Chapter 17 Macros
A macro in dbt is a reusable piece of code. That’s it. A macro in dbt is what a function is to Python or JavaScript. The building block of a macro is the jinja template. Below is the structure of a dbt macro.
{% macro macro_name(arg1, arg2, ..., argN) %}
SQL logic here, using the parameters as needed.
{% endmacro %}
You begin a macro with the name macro
and end it with endmacro
. Macros are defined in SQL files and stored inside the already shipped macros
folder in dbt.
17.1 Invoking a macro
There are three ways to call a macro. They are:
Using expression blocks
Call blocks
Run operation command
17.1.1 Invoking a macro using expression blocks
If the macro does not have any parameters, it can be invoked as a solo object like so:
{{ macro_name() }}
But if it has parameters, we have to call it with it’s entire entourage.

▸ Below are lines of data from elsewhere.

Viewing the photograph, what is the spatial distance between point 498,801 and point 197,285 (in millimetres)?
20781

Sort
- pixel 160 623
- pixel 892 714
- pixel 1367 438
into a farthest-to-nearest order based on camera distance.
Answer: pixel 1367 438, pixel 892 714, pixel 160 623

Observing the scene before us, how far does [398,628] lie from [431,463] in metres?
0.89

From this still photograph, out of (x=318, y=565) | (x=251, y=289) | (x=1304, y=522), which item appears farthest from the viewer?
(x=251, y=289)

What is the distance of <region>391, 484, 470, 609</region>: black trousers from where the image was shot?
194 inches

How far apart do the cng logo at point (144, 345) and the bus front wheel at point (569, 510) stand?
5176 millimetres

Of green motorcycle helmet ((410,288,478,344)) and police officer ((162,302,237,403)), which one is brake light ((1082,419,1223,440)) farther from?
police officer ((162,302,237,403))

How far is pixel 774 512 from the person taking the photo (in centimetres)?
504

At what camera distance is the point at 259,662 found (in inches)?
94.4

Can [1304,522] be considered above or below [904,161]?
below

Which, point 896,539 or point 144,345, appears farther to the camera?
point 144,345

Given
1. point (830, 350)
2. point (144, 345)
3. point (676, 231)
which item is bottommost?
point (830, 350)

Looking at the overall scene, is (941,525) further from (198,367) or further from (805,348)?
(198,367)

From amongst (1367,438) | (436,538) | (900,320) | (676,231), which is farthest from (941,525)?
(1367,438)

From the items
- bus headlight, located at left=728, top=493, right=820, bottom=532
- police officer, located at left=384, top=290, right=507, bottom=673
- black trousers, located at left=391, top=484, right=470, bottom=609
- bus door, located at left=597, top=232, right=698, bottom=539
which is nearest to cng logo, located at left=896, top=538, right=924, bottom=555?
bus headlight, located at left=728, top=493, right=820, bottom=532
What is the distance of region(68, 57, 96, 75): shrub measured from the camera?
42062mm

{{ macro_name(arg1, arg2, argN) }}
17.1.2 Invoke a macro using call blocks
In this method, one can invoke a macro inside another macro. Here is the template.
{% call called_macro( arg1, arg2, . . argN) %}
Code to be accessed by the macro called_macro
{% endcall %}
The above code calls a macro called called_macro
and everything in between the { %call% }
and {% endcall %}
statements can be accessed using the caller()
method.
Here is an example of a macro.
{% macro select_all_columns_macro(table_name) %}
SELECT *
FROM {{ table_name }}
WHERE {{ caller() }}
{% endmacro %}
Now, call the macro using call blocks.
{% call select_all_columns_macro('EVENT_TABLE') %}
CREATE_DATE >= '2020-02-18'::DATE
{%- endcall %}
When it is called it would render:
SELECT *
FROM EVENT_TABLE
WHERE CREATE_DATE >= '2020-02-18'::DATE
17.1.3 Invoke a macro from the Command Line Interface (CLI)
To run a macro from the CLI or terminal, we use the dbt run-operation {macro} --args '{args}'{macro}:
command. The macro will run with the arguments provided. The below macro being run from the CLI selects all columns from a table called my_table
.
dbt run-operation select_all_columns --args '{table_name: my_table}'
The above are ways to invoke a macro but for simplicity purposes, we shall rely on the first method of invoking macros using expressions.
17.2 Simple macro
Having known that a macro acts like a function, let’s create a macro that calculates the age of a bike rider. We already have the birth_year
column, so calculating one’s age should be as simple as subtracting their birth year from the current year.
As earlier mentioned, macros should go into the macros
folder. Create a calculate_age
SQL file and inside it paste the following contents.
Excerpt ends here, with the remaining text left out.